Stella Creasy ... won a government concession to fund the abortions of Northern Ireland women.
Stella Creasy … won a government concession to fund the abortions of Northern Ireland women. Photograph: Parliament TV

These groups tend to operate so closely to the American template – huge, graphic images of foetuses, filming people going in and out of the clinic, chanting, “We’ll adopt your baby” – that it’s hard to see this as anything other than a straight import. The anti-abortion movement in the US is a very different ideological scene, a carrier issue for evangelism and opposition to state-funded healthcare. To see it replayed in Ealing seems incongruous and disingenuous, like a Slug and Lettuce celebrating the 4th of July. But that doesn’t make it any less threatening, and one London clinic was recently forced to close as a result of it. “It makes me feel sick when I see protesters outside clinics,” says Kerry Abel, head of Abortion Rights. “I think everyone feels it’s pretty disgusting, to whisper in the ears of individuals on their way into clinics.”

For Abel, the other pressing issue remains access for women from Northern Ireland. Another victory was secured in June, when Labour MP Stella Creasy, with impressive cunning, basically gamed the government into an arrangement to fund the abortions of Northern Irish women (enabling them to have a termination on the NHS, in mainland Britain), by collecting a group of pro–choice Tory MPs who threatened to rebel on the issue, in that post–election quiver where a rebellion was utterly unaffordable.
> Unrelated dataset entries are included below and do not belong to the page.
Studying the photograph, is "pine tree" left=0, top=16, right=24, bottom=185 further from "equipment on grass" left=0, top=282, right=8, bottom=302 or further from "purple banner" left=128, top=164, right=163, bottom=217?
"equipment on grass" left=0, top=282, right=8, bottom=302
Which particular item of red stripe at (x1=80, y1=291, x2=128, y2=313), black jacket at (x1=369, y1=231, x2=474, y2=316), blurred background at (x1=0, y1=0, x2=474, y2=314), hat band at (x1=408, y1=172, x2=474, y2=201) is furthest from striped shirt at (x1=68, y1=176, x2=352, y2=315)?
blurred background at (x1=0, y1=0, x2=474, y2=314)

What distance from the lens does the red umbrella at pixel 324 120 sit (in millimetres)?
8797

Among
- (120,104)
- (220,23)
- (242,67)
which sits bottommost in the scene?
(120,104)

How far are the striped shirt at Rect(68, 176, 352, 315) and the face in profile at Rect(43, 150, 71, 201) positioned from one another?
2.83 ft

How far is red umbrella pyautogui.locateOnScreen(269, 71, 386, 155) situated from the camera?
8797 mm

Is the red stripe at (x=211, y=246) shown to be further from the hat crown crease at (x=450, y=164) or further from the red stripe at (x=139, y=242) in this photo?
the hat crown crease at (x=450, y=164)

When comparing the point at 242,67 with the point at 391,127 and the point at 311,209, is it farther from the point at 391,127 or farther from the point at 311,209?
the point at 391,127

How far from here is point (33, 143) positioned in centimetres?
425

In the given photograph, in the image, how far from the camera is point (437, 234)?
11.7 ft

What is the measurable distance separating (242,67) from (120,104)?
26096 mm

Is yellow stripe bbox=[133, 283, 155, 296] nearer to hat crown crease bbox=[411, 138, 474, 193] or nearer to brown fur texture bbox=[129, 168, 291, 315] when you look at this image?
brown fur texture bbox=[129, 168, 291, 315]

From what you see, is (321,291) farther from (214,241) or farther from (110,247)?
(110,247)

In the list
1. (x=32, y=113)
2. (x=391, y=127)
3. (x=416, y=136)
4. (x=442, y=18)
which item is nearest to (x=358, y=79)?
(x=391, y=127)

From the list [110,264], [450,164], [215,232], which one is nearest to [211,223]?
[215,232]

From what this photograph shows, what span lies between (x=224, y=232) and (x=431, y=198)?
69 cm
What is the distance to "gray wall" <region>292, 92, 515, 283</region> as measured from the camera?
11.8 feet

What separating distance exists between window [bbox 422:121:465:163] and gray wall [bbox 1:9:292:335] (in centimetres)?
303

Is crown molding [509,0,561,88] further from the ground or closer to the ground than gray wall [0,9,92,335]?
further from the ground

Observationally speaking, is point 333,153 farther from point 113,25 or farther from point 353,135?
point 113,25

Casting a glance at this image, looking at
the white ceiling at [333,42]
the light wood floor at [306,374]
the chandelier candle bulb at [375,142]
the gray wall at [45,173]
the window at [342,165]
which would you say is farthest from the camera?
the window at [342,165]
Abortions previously cost Irish women about £900, so this was no small achievement.

“We were expecting a huge backlash,” Furedi says, “but actually people were more outraged that women in some parts of the UK couldn’t get services that were provided for women in other parts of the UK.” While significant, this is still nothing like the extent of the change needed. “Midwives tell me that people with Irish accents are really on the clock, they just want to get out of there,” says Abel. “It really hardens women going through it, to be so far from home, on your own.”

Nevertheless, morale is now running high among pro–choice campaigners. “I first got involved in abortion campaigning in 1982,” says Furedi, “and at that point, only half of abortions were paid for by the NHS. Our big campaign over the next decade was for 75% of abortions to be paid for by the NHS. We never thought we’d get to that. And now we’re at 98%. It’s become incorporated. I don’t think people will ever think it’s good. But they think it’s right.”

This article was amended on 26 October 2017. An earlier version said that when Diana Johnson took decriminalisation to the house in a 10–minute rule bill earlier this year, it was won by nearly 40 votes. This has been corrected to say 30 votes.